Mate’s shop is also a gathering place in the village. While Mate is efficient and expert, making a horseshoe is not a speedy affair, so the fellows collect at the shop and talk about events of the day or latest war news. Today Mate expects quite a bit of discussion about the election. Mate is also known in the area as a reciter of poems. He comes from an artistic family, which includes a published poet or two. His favourite poet is Tennyson and he knows many of his poems by heart, as well as lots of traditional ballads. Mate has also been known to since a song or two, but he saves that mostly for when he’s by himself, though he knows the folks walking by the shop can hear him anyway. His wife has tried to convince him to participate in one of the many musicales that take place in the village, but he’s too busy, too tired at the end of the day to stand in someone’s parlour or in the church singing.

Arriving just about dawn, Mate busies himself getting the fire going so it will be hot enough for his first customer, C.B. Spencer. One of his Clydesdales has a sore foot and he has a load of stuff to take to Truro later in the day, so he needs his horse taken care of as soon as the coals are hot. As Mate goes about his morning's routine, he notices activity at the Bulmer house. The doctor comes by, then Rev. Francis, and Will is outside getting the horse and wagon harnessed. He knows he’ll be seeing Will and Nimble sometime soon, as Will mentioned a few days ago that the horse needs new shoes.

He feels sad for the Bulmers with their sick daughter. He knows it is a difficult thing. His mother-in-law has been ill for some time and his wife has been going up to Economy regularly to be with her. Illness is never easy, he thinks. He wonders if Gertrude’s little daughter will drop by later today. Ever since they came back to the village the wee child has been visiting his shop regularly. She’s quite a curious little thing and her smile brightens the dark shop. At first she was shy and would only peek in the doorway, but soon she ventured in and seemed to like just to stand and stare at all the activity, though she does so only when the gaggle of lads are not milling about right after school. When he’s not busy he makes her little rings out of horseshoe nails.

They’ve become good friends this past year, and his heart aches most for her, with her mother so unwell and now leaving for goodness knows how long. Later, he thinks, he'll make her a chain of rings with some of the old nails. He pauses at the forge for a moment to think about his wife, who expecting their first child. In time, they will have their own gaggle of little ones and he hopes that their own heath will hold so that they can bring them up.

Mate doesn’t see Will return from Londonderry Station, but when he’s out getting some air in the afternoon he sees the wagon beside the house. And he sees little Elizabeth playing with her dolls and that funny dog of hers under the trees. She doesn’t stop by the shop, though he thinks it would cheer her up if she did.
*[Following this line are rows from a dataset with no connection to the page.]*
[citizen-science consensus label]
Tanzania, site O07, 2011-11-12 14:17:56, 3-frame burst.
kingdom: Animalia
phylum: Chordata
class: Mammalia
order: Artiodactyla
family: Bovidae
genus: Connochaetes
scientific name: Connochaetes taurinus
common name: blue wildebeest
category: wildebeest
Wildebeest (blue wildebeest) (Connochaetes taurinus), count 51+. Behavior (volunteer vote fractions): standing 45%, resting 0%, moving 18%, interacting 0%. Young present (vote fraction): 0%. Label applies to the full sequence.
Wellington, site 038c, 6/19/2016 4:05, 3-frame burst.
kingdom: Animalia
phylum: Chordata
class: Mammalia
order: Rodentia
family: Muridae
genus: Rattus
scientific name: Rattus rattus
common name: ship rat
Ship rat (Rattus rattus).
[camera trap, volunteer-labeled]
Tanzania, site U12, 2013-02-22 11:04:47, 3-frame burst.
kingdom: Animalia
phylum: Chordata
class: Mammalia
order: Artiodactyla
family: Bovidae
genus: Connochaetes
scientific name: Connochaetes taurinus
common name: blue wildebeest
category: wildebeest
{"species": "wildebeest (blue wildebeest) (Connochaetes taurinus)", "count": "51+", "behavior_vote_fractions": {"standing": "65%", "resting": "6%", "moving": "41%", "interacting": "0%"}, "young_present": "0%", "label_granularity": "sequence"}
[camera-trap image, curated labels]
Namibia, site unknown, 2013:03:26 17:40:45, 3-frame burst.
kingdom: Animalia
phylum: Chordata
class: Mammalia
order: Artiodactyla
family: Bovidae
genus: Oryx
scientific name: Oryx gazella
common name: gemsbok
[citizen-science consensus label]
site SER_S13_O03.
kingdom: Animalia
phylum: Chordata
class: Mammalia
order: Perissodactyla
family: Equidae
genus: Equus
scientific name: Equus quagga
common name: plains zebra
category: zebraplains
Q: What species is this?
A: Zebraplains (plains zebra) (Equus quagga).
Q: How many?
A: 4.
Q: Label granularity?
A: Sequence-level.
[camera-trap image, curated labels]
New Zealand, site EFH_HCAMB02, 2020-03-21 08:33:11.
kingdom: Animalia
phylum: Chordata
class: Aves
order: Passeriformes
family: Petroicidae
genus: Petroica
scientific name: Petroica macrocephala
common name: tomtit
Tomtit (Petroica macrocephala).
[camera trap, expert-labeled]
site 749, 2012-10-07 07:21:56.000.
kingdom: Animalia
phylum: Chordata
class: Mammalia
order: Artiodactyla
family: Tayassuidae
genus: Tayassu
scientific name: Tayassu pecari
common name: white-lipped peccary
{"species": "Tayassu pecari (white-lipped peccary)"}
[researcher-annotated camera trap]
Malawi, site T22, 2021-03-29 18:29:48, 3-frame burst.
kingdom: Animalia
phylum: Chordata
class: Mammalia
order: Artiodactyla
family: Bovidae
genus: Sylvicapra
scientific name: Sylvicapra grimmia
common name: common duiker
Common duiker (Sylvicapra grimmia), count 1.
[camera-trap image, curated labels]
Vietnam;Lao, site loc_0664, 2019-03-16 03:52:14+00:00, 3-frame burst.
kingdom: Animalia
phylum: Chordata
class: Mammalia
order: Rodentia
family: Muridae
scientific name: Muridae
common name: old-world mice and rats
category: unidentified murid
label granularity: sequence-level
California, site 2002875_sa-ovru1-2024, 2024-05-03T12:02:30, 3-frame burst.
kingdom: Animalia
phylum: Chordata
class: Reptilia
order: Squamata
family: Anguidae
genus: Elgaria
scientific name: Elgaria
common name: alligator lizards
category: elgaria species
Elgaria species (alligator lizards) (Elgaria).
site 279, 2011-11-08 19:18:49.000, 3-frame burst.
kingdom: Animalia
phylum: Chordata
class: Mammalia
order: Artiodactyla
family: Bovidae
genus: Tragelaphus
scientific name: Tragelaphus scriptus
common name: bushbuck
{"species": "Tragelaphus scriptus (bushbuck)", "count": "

1. In her iconic story “In the Village,” Elizabeth Bishop calls him Nate.

2. Eugene Layton did indeed go onto become a farrier. After apprenticing with Charles MacLeod he set up shop in Great Village and ran his business for some years. Then Eugene headed for the United States where he ended up in Ithaca, NY, and joined the Veterinary College at Cornell University. For many years he taught the art and science of blacksmithing. He was regarded as the best farrier in the East and offered a rigorous training programme at Cornell, helping to keep the trade of blacksmithing alive and current well into the twentieth century. His expertise was sought by many in the world of horse racing. Through the years he shod a number of famous horses, including Bombs Away, Adois Betty and Bonny Brook Dean. He continued to makes visits back to Great Village for the rest of his life.